» **Problem to work on**
From the first line of the entries below to the line with "Honor soundtrack, music", give each line again exactly.

» **Record extracts**
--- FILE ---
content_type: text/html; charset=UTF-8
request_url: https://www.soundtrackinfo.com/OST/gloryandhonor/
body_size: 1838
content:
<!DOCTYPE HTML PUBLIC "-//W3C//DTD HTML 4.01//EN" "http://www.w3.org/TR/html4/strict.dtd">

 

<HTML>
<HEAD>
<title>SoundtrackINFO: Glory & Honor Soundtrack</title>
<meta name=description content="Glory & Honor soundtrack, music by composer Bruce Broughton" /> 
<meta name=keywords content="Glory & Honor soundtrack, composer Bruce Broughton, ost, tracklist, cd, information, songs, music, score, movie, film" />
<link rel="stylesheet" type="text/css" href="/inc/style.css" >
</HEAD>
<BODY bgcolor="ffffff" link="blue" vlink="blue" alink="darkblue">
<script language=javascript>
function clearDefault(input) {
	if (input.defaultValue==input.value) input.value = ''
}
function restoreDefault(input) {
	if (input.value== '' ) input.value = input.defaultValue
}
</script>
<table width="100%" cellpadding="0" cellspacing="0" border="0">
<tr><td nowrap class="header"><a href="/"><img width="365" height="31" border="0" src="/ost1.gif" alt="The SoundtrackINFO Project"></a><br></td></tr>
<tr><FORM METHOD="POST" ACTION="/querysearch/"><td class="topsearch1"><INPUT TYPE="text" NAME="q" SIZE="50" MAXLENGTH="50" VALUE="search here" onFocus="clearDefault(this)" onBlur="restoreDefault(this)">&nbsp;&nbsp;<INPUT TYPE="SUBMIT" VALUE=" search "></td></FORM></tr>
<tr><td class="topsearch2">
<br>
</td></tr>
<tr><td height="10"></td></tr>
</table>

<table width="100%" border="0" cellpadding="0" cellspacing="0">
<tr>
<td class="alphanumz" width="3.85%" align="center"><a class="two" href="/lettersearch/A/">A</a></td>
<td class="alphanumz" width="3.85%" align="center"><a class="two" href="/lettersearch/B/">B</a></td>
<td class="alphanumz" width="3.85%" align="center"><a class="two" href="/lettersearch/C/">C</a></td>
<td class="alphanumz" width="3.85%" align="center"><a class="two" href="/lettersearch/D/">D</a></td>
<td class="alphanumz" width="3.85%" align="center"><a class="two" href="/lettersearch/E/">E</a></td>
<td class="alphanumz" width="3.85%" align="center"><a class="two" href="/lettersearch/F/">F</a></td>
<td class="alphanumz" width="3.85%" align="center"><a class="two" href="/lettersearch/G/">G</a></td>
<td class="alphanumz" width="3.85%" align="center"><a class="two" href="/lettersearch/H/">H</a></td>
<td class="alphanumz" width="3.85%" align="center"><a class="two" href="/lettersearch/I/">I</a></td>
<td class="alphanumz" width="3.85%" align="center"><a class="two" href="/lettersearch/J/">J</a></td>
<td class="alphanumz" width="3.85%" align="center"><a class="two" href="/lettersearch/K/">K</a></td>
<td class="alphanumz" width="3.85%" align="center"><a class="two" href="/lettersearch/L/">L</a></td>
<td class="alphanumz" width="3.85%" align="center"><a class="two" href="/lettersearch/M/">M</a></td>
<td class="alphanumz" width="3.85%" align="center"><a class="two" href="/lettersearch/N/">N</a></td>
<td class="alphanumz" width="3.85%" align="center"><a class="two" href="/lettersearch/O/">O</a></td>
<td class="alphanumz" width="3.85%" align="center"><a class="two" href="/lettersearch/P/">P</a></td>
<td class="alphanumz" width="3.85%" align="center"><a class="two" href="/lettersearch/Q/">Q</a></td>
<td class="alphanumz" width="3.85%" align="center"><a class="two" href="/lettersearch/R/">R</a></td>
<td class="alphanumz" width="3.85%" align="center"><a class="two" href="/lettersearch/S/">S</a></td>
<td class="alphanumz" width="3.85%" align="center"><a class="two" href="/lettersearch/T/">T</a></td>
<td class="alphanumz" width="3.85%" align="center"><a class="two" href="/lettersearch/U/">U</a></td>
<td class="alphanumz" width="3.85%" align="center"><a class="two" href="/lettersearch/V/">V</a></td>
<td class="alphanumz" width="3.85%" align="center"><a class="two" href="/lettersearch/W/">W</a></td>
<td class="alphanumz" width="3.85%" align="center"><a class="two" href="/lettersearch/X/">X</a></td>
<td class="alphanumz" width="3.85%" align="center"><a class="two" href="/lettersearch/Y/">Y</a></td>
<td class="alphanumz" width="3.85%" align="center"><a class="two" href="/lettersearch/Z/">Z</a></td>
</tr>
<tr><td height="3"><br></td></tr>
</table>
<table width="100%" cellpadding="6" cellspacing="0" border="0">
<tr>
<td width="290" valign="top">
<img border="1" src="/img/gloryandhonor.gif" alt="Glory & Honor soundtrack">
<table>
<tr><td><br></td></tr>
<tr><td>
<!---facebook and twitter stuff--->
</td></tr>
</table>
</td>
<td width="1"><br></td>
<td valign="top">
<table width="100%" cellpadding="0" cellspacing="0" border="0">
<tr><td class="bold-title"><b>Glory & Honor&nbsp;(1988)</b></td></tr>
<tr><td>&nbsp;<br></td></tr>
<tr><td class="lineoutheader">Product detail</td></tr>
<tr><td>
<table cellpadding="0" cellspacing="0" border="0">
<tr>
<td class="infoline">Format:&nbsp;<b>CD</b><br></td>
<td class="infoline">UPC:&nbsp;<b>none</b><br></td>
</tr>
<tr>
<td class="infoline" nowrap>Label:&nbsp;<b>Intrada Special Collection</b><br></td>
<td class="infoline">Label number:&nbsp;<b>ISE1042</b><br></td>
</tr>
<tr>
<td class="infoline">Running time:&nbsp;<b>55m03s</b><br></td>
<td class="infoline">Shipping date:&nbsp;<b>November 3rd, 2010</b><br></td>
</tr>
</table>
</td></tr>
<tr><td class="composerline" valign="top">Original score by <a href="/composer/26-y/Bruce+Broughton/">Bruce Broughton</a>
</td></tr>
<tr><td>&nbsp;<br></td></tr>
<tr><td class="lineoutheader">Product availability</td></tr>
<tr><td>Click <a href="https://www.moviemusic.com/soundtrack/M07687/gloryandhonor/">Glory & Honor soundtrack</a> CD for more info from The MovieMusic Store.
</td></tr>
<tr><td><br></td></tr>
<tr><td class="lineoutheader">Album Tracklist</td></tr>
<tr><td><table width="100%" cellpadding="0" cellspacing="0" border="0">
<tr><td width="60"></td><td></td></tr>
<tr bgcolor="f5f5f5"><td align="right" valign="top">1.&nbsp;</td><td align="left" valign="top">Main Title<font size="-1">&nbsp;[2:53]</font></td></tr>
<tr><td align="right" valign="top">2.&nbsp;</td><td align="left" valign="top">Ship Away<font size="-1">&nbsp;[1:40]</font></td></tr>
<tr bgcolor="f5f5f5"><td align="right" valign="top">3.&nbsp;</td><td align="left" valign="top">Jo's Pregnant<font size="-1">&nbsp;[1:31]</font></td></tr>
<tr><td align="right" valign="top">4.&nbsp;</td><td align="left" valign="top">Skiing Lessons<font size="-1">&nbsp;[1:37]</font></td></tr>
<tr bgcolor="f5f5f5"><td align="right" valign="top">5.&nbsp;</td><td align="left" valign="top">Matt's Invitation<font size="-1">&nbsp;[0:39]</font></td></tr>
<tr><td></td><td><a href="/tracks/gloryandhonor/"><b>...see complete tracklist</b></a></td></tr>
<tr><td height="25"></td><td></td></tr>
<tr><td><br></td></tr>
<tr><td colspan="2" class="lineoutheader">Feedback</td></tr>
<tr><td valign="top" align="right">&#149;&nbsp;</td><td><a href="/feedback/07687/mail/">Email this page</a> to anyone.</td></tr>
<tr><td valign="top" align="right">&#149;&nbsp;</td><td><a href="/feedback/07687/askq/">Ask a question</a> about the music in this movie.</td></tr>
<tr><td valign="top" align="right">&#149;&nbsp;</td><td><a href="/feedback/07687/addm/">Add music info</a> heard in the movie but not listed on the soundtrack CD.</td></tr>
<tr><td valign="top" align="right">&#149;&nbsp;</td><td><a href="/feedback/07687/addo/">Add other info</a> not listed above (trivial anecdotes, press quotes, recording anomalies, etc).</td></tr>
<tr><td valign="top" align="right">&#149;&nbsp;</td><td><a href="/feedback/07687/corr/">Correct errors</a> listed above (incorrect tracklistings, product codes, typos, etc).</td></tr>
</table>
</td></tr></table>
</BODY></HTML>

» **Task answer**
--- FILE ---
content_type: text/html; charset=UTF-8
request_url: https://www.soundtrackinfo.com/OST/gloryandhonor/
body_size: 1838
content:
<!DOCTYPE HTML PUBLIC "-//W3C//DTD HTML 4.01//EN" "http://www.w3.org/TR/html4/strict.dtd">

 

<HTML>
<HEAD>
<title>SoundtrackINFO: Glory & Honor Soundtrack</title>
<meta name=description content="Glory & Honor soundtrack, music by composer Bruce Broughton" /> 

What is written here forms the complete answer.